**EXERCISES TO COMPLETE:**
(1) Retype part of the passage on Princeton's colleges and eating clubs word for word. Begin at the words "Each residential college" and stop after "Princeton’s social scene.".
(2) For each statement below, say whether the passage on Princeton's colleges and eating clubs agrees with it, answering yes or no and quoting the words that decide it. (a) Mathey College and Butler College were both established in 1983. (b) Terrace Club is located on Prospect Avenue. (c) Colonial is one of the selective clubs.
(3) Proceed with the passage on Princeton's colleges and eating clubs, picking up after its final sentence.

**EXTRACT:**
+-------+

Mathey College, named after Dean Mathey ’12, was established in 1983. Mathey (pronounced “Mad-dee”) includes Blair, Joline, Campbell, and Hamilton halls. Mathey is noted for its Gothic architecture and proximity to the town of Princeton. Special facilities include a darkroom, TV room, game room, and music practice rooms.
Butler College, named after Lee D. Butler ’22, was established in 1983. Located just south of Wilson College, Butler includes Lourie-Love, 1915, 1922, 1940, 1941, and 1942 halls, as well as part of Walker Hall. Wu Hall, the only campus building identified with Chinese characters, houses the Butler dining hall, a lounge, TV room, and game room.
Each residential college has a dinning hall and organizes intramural teams and activities for students.
Juniors and seniors live in dorms and dine in a peculiarly Princeton setting known as “eating clubs”. These dozen mansions line Prospect Avenue or “The Street” and serve as the heart of Princeton’s social scene.
Princeton Eating Clubs are part of a tradition that dates back to 1879. In the early years, the University did not provide students with dining facilities, so students created their own clubs to provide comfortable houses for dining and social life. Eating clubs are unique to Princeton and the most popular dining and social option for students in their junior and senior years.
As times have changed, so have the clubs. When Princeton made the decision to accept women in 1969, the eating clubs began to accept women as well. All of the clubs are now co-educational and reflect the full diversity of the Princeton student body.
There are currently 11 eating clubs, each with a distinctive character. Most of them are located on Prospect Avenue, except for Terrace Club, which is located around the corner on Washington Road.
During the 1970s some of the clubs changed from a selective admission process (called “bicker”) to an open (or non-selective) admission process. There are currently six selective clubs (Cannon, Cap and Gown, Cottage, Ivy, Tiger Inn, and Tower) and five open clubs (Charter, Cloister Inn, Colonial, Quadrangle, and Terrace).

+-------+

[Extracted data entries]
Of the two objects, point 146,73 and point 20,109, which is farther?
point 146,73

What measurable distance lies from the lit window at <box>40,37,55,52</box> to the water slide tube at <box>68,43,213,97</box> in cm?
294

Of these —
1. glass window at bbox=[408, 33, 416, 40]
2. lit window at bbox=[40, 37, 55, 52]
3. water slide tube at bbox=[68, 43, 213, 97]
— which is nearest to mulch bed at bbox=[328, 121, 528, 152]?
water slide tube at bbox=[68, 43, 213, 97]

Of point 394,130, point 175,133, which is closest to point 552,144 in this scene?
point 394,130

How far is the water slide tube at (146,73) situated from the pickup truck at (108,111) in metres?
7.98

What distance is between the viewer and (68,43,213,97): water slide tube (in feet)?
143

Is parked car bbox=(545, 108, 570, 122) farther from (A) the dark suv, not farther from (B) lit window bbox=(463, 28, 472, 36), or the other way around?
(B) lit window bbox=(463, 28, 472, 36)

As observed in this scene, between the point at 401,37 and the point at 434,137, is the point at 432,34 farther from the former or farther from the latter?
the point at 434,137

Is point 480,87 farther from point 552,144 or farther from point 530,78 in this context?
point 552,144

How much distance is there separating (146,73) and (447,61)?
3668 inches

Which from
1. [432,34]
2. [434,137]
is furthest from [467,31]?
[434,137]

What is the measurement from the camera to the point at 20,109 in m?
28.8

+-------+

**SOLVED PROBLEMS:**
(1)
Each residential college has a dinning hall and organizes intramural teams and activities for students.
Juniors and seniors live in dorms and dine in a peculiarly Princeton setting known as “eating clubs”. These dozen mansions line Prospect Avenue or “The Street” and serve as the heart of Princeton’s social scene.

(2)
(a) Yes: "Mathey College, named after Dean Mathey ’12, was established in 1983" and "Butler College, named after Lee D. Butler ’22, was established in 1983."
(b) No: "except for Terrace Club, which is located around the corner on Washington Road."
(c) No: "five open clubs (Charter, Cloister Inn, Colonial, Quadrangle, and Terrace)."

(3)
Membership in your eating club lasts for life, and many Princeton students say their closest friendships, during and after college, were formed with their clubmates.
Guess what else is exciting? Princeton students love sports! Almost half of all students participate in intramural athletics; and many more can be found on the Stairmasters in Dillon gym.
Princeton features a newspaper: The Daily Princetonian
and several publications, including The Princeton Tiger a humor magazine:
The artsy and naughty Nassau Weekly:
and the wryly conservative Tory:
There are more than 300 student-run organizations across campus that range from a cappella groups to Model Congress. While some groups are deeply rooted in traditions created over a century ago, the University encourages students to create new groups that fit their interests and hobbies.
And guess what other information I was happy to come across about Princeton? Albert Einstein use to teach there!
Albert Einstein began his relationship with Princeton University in 1921, when he visited the University to receive an honorary degree and to lecture about his theory of relativity. Eventually Albert Einstein moved to Princeton Township in 1933, where he lived until his death in 1955.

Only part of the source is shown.